A sophisticated cryptojacking operation named JINX-0132 has zeroed in on core orchestration and repository tools, compromising misconfigurations made during the DevOps cycle and turning the tools into silent cryptocurrency mines.
JINX-0132, discovered in June by researchers at Wiz, is particularly dangerous because the universe of potential targets is so vast. Roughly 25 percent of cloud-based deployments run at least one of the targeted tools—HashiCorp Nomad, Gitea, HashiCorp Consul, and Docker’s API. Of those deployments, five percent expose these services directly to the internet, and among exposed instances, nearly 30 percent exhibit insecure defaults or missing access controls.

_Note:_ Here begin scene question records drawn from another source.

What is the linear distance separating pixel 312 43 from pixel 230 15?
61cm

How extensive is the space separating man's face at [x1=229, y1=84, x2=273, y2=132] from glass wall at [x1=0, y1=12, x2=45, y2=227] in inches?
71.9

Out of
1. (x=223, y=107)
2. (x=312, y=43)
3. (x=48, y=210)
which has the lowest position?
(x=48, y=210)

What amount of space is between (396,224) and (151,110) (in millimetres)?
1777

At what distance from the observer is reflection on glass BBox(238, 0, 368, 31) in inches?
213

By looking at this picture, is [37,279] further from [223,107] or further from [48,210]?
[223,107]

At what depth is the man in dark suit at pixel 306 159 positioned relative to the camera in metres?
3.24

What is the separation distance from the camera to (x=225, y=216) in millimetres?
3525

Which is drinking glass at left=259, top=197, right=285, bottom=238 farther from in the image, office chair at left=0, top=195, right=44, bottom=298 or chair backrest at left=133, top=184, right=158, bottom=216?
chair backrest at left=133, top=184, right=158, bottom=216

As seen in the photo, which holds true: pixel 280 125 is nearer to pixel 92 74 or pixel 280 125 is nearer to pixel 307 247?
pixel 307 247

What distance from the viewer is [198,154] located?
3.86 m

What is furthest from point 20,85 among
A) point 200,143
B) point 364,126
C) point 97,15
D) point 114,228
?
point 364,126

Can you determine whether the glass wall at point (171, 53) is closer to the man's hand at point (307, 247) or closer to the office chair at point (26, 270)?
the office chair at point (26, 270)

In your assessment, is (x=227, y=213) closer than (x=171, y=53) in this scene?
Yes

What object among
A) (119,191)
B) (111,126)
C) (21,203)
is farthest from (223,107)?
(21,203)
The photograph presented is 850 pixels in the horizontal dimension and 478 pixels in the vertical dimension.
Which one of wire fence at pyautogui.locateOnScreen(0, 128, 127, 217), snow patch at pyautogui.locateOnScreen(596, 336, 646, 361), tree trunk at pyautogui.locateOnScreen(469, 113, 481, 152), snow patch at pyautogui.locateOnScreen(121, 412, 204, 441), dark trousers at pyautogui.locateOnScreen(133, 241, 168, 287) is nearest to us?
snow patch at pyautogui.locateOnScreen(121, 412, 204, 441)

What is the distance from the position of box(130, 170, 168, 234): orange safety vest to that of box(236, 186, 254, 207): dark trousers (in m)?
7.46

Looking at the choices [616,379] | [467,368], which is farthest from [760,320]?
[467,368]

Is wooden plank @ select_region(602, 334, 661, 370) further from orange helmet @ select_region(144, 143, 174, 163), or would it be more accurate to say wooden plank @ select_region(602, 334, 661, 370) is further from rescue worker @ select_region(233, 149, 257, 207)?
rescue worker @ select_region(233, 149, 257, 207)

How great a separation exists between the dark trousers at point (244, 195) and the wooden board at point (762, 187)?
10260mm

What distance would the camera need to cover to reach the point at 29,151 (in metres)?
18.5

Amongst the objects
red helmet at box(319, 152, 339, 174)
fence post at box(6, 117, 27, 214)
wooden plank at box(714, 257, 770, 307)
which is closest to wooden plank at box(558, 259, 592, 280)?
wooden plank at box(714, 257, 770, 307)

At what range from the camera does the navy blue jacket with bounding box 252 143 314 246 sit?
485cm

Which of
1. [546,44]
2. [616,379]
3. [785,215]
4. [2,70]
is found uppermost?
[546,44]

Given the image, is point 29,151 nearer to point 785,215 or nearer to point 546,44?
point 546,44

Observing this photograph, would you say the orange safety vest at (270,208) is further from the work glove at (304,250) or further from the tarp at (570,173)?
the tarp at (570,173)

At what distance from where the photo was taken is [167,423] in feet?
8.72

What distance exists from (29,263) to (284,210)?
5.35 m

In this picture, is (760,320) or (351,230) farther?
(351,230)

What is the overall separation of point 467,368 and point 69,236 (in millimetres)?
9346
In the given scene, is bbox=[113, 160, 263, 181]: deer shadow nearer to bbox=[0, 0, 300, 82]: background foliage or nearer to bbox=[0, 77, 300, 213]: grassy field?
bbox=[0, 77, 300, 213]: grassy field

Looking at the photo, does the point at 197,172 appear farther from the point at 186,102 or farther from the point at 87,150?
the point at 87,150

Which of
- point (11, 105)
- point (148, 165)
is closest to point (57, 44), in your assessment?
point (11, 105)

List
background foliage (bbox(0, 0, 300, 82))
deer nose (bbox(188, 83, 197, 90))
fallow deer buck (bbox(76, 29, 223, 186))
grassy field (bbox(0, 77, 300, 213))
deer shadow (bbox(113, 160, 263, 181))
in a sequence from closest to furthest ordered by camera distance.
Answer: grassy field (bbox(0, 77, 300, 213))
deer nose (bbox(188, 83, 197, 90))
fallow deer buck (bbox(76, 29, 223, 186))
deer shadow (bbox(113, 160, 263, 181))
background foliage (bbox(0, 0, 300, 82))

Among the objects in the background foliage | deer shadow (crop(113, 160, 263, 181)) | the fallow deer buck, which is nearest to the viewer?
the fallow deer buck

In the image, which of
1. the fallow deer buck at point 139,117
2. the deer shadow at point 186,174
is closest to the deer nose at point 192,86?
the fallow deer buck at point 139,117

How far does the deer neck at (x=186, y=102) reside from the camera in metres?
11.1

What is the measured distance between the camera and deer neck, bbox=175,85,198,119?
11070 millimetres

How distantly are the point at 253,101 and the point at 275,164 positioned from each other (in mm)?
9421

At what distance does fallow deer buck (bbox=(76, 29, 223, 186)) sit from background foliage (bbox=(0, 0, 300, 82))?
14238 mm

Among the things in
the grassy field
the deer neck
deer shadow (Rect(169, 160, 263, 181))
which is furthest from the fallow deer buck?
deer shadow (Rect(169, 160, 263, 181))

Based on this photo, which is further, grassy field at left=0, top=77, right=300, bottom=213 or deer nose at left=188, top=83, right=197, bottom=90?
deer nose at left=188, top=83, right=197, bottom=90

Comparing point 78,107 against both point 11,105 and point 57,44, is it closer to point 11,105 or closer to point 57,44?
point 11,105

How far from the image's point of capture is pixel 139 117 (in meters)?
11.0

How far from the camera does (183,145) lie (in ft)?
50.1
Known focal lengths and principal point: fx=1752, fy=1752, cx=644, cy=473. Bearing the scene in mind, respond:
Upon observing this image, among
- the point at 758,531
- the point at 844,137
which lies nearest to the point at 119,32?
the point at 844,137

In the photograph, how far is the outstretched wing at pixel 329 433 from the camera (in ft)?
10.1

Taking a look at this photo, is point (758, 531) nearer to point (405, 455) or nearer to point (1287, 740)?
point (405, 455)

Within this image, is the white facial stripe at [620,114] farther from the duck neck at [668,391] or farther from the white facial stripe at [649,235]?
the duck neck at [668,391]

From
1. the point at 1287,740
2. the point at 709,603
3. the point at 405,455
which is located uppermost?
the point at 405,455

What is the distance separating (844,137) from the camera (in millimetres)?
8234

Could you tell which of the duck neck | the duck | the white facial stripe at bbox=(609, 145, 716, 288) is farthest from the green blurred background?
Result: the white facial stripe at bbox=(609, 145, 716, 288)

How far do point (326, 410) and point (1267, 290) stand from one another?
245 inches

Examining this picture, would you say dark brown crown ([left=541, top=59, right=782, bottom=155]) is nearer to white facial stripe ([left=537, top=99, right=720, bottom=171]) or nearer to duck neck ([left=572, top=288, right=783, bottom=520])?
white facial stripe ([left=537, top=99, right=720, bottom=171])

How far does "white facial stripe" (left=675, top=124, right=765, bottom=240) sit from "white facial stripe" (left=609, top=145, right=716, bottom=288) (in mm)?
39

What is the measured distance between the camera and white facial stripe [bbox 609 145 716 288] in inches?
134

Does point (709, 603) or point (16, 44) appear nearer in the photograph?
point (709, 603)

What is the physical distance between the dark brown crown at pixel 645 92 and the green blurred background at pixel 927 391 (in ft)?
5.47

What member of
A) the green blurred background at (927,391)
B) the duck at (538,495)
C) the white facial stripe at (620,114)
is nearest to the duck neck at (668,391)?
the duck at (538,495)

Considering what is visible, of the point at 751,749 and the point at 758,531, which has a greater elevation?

Translated into raw numbers, tens of thousands of servers are live targets. Given the modest cost of GPU or CPU time in the cloud, JINX-0132’s operators can monetize compromised infrastructure rapidly. Even if each individual server contributes a few dollars worth of Monero daily, the collective haul across hundreds or thousands of compromised nodes is significant.
Traditionally, cryptojacking has targeted end-user devices, including unsuspecting desktops and laptops. But JINX-0132’s shift toward DevOps infrastructure reflects a deeper understanding of enterprise workflows. By compromising Nomad or Consul instances, attackers gain high-volume access to CPU or GPU resources—often across multiple nodes—amplifying their mining yield without immediately raising red flags.
What makes this campaign especially insidious is the use of legitimate mining software XMRig. Instead of deploying custom binaries that trigger antivirus alerts, attackers simply download officially released XMRig builds from GitHub. Because these tools are digitally signed and widely trusted, security scanners rarely flag them as malicious. In essence, JINX-0132 blends illicit mining traffic into the background hum of everyday DevOps operations.
HashiCorp Consul, used for service discovery, configuration, and health checking, has also fallen prey. In default configurations, anyone with network access to Consul’s HTTP API can register new services and health checks. JINX-0132 abuses this mechanism by registering malicious health checks that execute bash commands on cluster nodes. Those scripts then fetch XMRig and launch mining processes.
Since health checks are a normal part of the Consul’s operation, the malicious activity masquerades as routine monitoring traffic.Without proper ACLs or TLS enforcement, these rogue checks blend into legitimate service-monitoring traffic, leaving teams blind until CPU bills or latency metrics soar.
Remediating Consul’s exposure requires disabling or tightly restricting script-based health checks, binding the HTTP API to local hosts or private networks only, and enforcing access controls (ACLs) to ensure only authorized services can register or modify checks.
Even more traditional targets—Gitea and Docker—haven’t escaped JINX-0132’s reach. Unpatched Gitea instances (notably those vulnerable to CVE-2020-14144) allow unauthenticated users to plant malicious git hooks. Each git push then triggers the execution of scripts that download and launch XMRig.
In essence, a simple code commit becomes a trigger for clandestine mining. Docker’s Engine API, if exposed without authentication, enables direct container creation. JINX-0132’s operators create lightweight miner containers that run silently in the background. Because container logs and orchestration events often flood monitoring dashboards, these unauthorized containers can slip under the radar for weeks, all while consuming CPU cycles and inflating infrastructure costs.